Bug #44270
closedUnder certain circumstances, "ceph orch apply" returns success even when no OSDs are created
0%
Description
On a single-node cluster, the "cephadm bootstrap" command deploys 1 MGR and 1 MON.
On very recent versions of master, if one very quickly runs the following "ceph orch osd create" command after "cephadm bootstrap" finishes
echo '{"testing_dg_admin": {"host_pattern": "admin*", "data_devices": {"all": true}}}' | ceph orch apply -i -
the command will complete with status code 0, yet no OSDs get created!
(Note: this was taken from a system where the host was called "admin.octopus_test1.com". To reproduce, change "admin" to the short hostname of the host.)
If I insert a "sleep 60" between "cephadm bootstrap" and "ceph orch osd create", the OSDs get created according to the drive groups JSON provided.
Note: this behavior was introduced quite recently.
Taken from the workaround:¶
Upon closer examination, we can see that the following commands succeed without causing any OSDs to be deployed:
`echo {\"testing_dg_node2\": {\"host_pattern\": \"node2*\", \"data_devices\": {\"all\": true}}} | ceph orch osd create -i -`
This is because the orchestrator only knows about the drives on node1:
admin:~ # ceph orch device ls HOST PATH TYPE SIZE DEVICE AVAIL REJECT REASONS node1 /dev/vdb hdd 8192M 259451 True node1 /dev/vdc hdd 8192M 652460 True node1 /dev/vda hdd 42.0G False locked
Yet "cephadm ceph-volume inventory" sees the drives when run on node2:
node2:~ # cephadm ceph-volume inventory INFO:cephadm:Inferring fsid a581fad8-5ccb-11ea-966f-525400bb7fa5 INFO:cephadm:/usr/bin/podman:stdout INFO:cephadm:/usr/bin/podman:stdout Device Path Size rotates available Model name INFO:cephadm:/usr/bin/podman:stdout /dev/vdb 8.00 GB True True INFO:cephadm:/usr/bin/podman:stdout /dev/vdc 8.00 GB True True INFO:cephadm:/usr/bin/podman:stdout /dev/vda 42.00 GB True False Device Path Size rotates available Model name /dev/vdb 8.00 GB True True /dev/vdc 8.00 GB True True /dev/vda 42.00 GB True False
Updated by Sebastian Wagner about 4 years ago
we might need some more in-depth validation of drive groups here.
Updated by Sage Weil about 4 years ago
- Status changed from New to Triaged
i bet the problem is that the drive inventory isn't populated yet immediately after bootstrap.

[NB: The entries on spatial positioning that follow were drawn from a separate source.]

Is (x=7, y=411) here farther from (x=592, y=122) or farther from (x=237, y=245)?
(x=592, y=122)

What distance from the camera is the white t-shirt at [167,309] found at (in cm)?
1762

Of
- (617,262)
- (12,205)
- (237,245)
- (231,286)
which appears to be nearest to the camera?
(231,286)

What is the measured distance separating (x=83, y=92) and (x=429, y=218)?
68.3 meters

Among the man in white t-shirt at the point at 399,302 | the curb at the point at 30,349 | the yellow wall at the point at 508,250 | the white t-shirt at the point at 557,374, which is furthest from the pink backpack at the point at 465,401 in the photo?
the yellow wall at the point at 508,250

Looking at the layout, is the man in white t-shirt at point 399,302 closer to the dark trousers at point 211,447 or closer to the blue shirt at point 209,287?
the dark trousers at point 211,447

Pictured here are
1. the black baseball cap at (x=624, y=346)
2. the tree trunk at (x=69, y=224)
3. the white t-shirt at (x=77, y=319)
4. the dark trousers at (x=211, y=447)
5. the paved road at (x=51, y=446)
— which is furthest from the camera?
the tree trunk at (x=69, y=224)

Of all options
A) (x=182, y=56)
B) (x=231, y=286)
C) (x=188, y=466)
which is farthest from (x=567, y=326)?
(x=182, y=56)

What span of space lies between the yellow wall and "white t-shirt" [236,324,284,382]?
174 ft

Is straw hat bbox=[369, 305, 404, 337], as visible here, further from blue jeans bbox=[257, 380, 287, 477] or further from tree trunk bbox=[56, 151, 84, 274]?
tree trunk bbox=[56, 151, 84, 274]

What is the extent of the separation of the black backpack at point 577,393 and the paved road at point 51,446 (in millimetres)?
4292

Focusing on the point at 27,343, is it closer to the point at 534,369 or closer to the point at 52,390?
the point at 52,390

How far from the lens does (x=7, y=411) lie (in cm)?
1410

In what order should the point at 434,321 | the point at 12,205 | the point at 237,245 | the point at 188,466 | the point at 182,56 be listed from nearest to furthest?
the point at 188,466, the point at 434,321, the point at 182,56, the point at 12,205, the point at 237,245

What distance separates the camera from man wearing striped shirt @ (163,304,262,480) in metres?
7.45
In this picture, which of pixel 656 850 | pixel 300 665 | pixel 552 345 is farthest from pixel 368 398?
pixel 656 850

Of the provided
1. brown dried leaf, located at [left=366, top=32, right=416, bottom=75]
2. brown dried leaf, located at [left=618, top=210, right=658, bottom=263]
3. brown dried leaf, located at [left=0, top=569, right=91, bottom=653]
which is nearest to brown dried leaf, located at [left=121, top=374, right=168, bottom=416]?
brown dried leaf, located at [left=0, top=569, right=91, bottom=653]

Updated by Nathan Cutler about 4 years ago
For ceph-salt, I have a workaround here:
Updated by Sebastian Wagner about 4 years ago
- Related to Feature #44414: bubble up errors during 'apply' phase to 'cluster warnings' added
Updated by Sebastian Wagner about 4 years ago
new workaround: https://github.com/ceph/ceph-salt/pull/109
Updated by Sebastian Wagner about 4 years ago
- Description updated (diff)
- Priority changed from Normal to High
Which means, we have to track which nodes are scanned and bail out, if we don't have the inventory yet?
Updated by Sebastian Wagner almost 4 years ago
- Related to Bug #44824: cephadm: adding osd device is not idempotent added
Updated by Juan Miguel Olmo Martínez about 3 years ago
- Assignee set to Juan Miguel Olmo Martínez
Updated by Sebastian Wagner almost 3 years ago
- Assignee deleted (
Juan Miguel Olmo Martínez)
Updated by Sebastian Wagner over 2 years ago
- Subject changed from Under certain circumstances, "ceph orch osd create" returns success even when no OSDs are created to Under certain circumstances, "ceph orch apply" returns success even when no OSDs are created
- Description updated (diff)
Updated by Sebastian Wagner over 2 years ago
- Status changed from Triaged to Can't reproduce
Ok, let me close this for now as can't reproduce. Instead let's wait till this pops up again.